Text under study =

_ _ _ _ _ _ _

Libya protests bloodiest yet as regime clings on – and cracks down

Unfolding events described by country's deputy UN ambassador as a 'real genocide' as Gaddafi struggles to stay in power

Libya state television
Libya's state television station shows what it said were supporters of leader Muammar Gaddafi in Tripoli, while reporting operations were under way against 'terrorist nests'. Photograph: AFP/Getty Images

Libyan security forces fired on crowds of protesters in Tripoli as Muammar Gaddafi struggled desperately to hold on to power in what has become the bloodiest crackdown yet on Arab pro-democracy protesters.

With diplomats resigning en masse and two senior fighter pilots defecting to Malta after refusing to attack demonstrators, the Libyan leader looked beleaguered at home, unwelcome anywhere abroad and with very few options left.

"What's going on in Libya is a real genocide," said the country's deputy UN ambassador, Ibrahim al-Dabashi.

_ _ _ _ _ _ _

Saved entries:
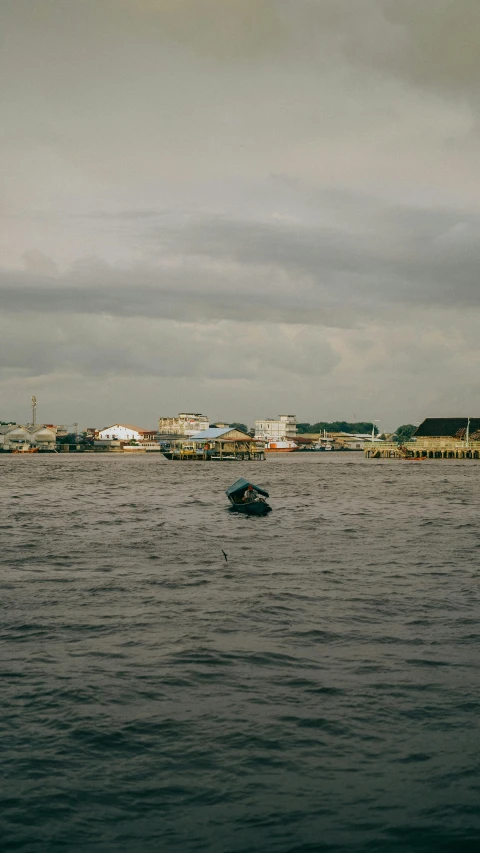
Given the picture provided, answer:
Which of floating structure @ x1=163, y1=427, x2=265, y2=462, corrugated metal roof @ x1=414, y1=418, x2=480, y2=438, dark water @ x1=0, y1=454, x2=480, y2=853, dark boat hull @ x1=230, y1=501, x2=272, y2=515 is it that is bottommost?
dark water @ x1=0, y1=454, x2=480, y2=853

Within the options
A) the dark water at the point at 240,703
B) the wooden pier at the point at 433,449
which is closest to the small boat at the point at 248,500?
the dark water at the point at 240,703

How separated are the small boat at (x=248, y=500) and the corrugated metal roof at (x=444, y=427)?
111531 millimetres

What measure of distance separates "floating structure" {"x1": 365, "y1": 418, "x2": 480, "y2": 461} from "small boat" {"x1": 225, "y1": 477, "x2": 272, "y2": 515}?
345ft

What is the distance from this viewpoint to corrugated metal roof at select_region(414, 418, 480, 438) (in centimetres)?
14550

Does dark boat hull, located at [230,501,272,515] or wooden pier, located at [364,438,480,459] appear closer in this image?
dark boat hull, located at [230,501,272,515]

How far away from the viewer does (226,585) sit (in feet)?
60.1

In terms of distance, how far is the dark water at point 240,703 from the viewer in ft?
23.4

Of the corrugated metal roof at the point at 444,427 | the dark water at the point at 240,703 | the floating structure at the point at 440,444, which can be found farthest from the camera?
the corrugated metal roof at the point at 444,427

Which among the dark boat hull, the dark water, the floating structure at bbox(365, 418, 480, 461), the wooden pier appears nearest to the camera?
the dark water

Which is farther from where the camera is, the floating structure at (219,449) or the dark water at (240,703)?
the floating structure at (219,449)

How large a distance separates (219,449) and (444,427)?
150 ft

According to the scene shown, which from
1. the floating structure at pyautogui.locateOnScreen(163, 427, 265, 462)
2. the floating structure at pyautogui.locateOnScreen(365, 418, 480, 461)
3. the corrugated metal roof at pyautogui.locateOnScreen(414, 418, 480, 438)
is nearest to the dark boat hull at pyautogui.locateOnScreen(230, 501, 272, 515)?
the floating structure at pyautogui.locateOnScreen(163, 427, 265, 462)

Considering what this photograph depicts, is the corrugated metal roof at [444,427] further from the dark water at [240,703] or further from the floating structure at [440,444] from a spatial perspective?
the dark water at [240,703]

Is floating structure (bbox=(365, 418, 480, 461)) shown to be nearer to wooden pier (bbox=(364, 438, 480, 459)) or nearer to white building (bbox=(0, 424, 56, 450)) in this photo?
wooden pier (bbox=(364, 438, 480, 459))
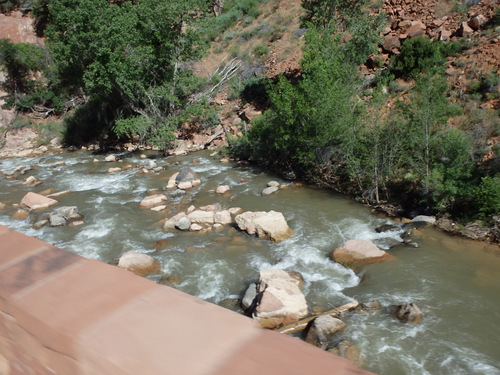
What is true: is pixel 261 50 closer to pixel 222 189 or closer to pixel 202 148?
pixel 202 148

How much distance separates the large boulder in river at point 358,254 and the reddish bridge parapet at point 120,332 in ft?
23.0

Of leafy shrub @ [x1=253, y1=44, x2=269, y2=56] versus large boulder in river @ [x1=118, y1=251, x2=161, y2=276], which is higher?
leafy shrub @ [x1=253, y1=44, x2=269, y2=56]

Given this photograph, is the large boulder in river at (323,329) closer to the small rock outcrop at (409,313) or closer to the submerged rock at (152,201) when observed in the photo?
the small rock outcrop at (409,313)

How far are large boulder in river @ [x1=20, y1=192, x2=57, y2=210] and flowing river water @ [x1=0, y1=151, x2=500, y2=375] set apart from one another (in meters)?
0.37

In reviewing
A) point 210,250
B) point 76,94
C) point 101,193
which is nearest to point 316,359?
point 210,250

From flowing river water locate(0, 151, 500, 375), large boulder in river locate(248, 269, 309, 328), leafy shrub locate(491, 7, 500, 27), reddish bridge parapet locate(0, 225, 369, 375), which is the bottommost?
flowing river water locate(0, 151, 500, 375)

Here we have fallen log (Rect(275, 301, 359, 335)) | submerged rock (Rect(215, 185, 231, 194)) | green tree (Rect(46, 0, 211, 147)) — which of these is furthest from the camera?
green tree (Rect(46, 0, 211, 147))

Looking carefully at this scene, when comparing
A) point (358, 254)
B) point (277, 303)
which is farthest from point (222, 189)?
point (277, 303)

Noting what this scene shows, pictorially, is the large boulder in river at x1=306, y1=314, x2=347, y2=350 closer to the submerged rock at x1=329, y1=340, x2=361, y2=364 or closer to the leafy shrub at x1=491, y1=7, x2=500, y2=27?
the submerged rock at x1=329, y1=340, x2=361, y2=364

_ _ _ _ _ _ _

What you need to do =
1. In the article about the Libya protests, where did the two senior fighter pilots defect to?
2. Pick up the article about the Libya protests after its last sentence and carry it forward.

Responses to the tasks =
1. Malta.

2.
"Death is everywhere," one distraught Tripoli resident told al-Jazeera TV as he described air attacks on the terrified city. "Why is the world silent?"

Venezuela and Libya flatly denied reports that Gaddafi was on his way to exile in South America. But Libyan state TV said military operations were under way against "terrorist nests" and there were predictions of a bloodbath by a now desperate regime which feels the end approaching.

Developments on Monday included:

• The US ordering all non-emergency staff to leave Libya – a sure sign that the crisis is worsening.

• Libya's justice minister announcing he was quitting, as did ambassadors in at least seven countries.

• Benghazi, Libya's second city and the scene of alleged massacres in recent days, was reported to be in the hands of anti-government protesters, but violence continued unabated. Residents were organising vigilante groups to protect themselves and distribute food.

• Information remains fragmentary and confused, with phone lines and the internet intermittently cut and al-Jazeera satellite TV reportedly jammed by Libyan intelligence.

• Qatar condemned the use of military aircraft and machine guns against unarmed protesters and called for an emergency meeting of the Arab League.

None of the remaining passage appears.